# Sinc functions orthogonality

1. Feb 1, 2010

### mnb96

Hello,
I'd like to prove the orthogonality of two "shifted" Sinc functions, but I can't find the mistake.
Here is my attempt:

$$\int_{-\infty}^{+\infty}sinc(x)sinc(x-x_0)dx$$
Observing this quantity can be obtained by evaluating the Fourier transform at zero, we have:

$$\mathcal{F}\{ sinc(x)sinc(x-x_0) \}(0)$$

and using the convolution theorem and the shift theorem (for the second sinc), we get:

$$(rect(\omega)\otimes e^{-i2\pi\omega x_0}rect(\omega))(0) =$$

$$= \int_{-1/2}^{+1/2} e^{-i2\pi\omega x_0}d\omega =$$

$$= \left[ \frac{sin(2\pi\omega x_0)}{2\pi x_0} \right]_{-1/2}^{1/2} =$$

$$= \frac{sin(\pi x_0)}{\pi x_0} =$$

$$= sinc(x_0)$$

Now, this quantity is 0 iff $x_0$ is a non-zero integer!
Is this the correct result?
Aren't two sinc functions supposed to be orthogonal for any $x_0$ real?

2. Feb 1, 2010

### emanuel_hr

I think it is correct, you have shown that:

$$\int_{-\infty}^{+\infty}sinc(x)sinc(x-x_0)dx = \delta (x-x_{0})$$

For $$x_{0}=0$$ you have the inner product of the same vector(there's no shift) i.e.
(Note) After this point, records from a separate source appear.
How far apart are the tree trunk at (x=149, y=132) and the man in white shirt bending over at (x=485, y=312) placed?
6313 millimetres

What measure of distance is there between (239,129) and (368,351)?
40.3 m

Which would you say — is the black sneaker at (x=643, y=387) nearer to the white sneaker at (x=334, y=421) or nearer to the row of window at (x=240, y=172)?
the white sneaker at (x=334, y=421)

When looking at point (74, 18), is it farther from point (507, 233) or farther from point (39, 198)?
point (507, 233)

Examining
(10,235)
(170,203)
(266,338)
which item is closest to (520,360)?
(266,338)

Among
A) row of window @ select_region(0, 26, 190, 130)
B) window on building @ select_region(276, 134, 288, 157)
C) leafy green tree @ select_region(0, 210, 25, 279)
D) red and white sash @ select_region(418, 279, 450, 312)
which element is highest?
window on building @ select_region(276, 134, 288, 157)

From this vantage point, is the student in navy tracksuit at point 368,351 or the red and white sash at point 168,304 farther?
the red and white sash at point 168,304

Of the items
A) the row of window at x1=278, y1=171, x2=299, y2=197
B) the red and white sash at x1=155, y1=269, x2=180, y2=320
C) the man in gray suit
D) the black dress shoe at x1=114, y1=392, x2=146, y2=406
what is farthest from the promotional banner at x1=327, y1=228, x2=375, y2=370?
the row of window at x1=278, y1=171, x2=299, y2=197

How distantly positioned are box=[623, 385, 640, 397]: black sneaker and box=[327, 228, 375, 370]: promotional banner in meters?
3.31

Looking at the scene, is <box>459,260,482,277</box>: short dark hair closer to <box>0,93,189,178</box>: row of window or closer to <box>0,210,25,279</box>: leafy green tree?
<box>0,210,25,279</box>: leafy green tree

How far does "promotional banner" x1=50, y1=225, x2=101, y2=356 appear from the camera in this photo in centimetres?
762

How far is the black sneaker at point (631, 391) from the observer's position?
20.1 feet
$$\left \langle sinc(x),sinc(x) \right \rangle = \int_{-\infty}^{+\infty}sinc(x)^{2}dx$$

3. Feb 1, 2010

### mnb96

Thanks!
that means that the set of sinc functions:

$$\{ sinc(x-n) | n \in \mathbb{Z}^{+}_{0} \}$$

is an orthonormal basis....but basis for what???
what functions can be represented as a linear combinations of sinc(x-n) ?

Basically what confuses me, is that in any pair sinc(x-n) and sinc(x+n) the functions are not orthogonal, and I don't know if they are are redundant or not.

4. Feb 1, 2010

### JSuarez

For the bandlimited[\B] functions, the ones that have a Fourier transform with a bounded support. This is the Shannon-Whittaker sampling theorem: given a function $$f\left(t\right)$$, such that its Fourier transform $$F\left(\omega\right)$$ is such that $$F\left(\omega\right)=0, \left|\omega\right|>B$$, then:

$$f\left(t\right)=\sum_{n=-\infty}^{n=+\infty}f\left(nT\right){\rm sinc}\left(\frac{t-nT}{T}\right)$$

If $$T> \pi/B$$. This is the called the Nyquist condition; if it's not satisfied, then you have what is called aliasing, where the highest frequency components of the function "appear" as low-frequency ones. For more details, see:

http://en.wikipedia.org/wiki/Nyquist%E2%80%93Shannon_sampling_theorem" [Broken]

Notice that sinc(x-n) and sinc(x+n) are obtained from each other through a reflection on the y-axis, so you should not expect that they are orthogonal.

Last edited by a moderator: May 4, 2017
5. Feb 2, 2010

### mnb96

Sorry, my calculations were wrong.
It is possible to prove that:

$$\int_{-\infty}^{+\infty}sinc(x+x_0)sinc(x-x_0)dx = sinc(2x_0)$$

Again, assuming $x_0$ is a non-zero integer, $sinc(2x_0)=0$, so those functions, despite being the reflection of each other, are orthogonal.

The orthonormal basis for the bandlimited functions is then: $\{ sinc(x-n) | n \in \mathbb{Z} \}$

6. Feb 2, 2010

### JSuarez

My apologies, I studied sampling a long time ago and I didn't remember if they were orthogonal. The rest is correct, thought.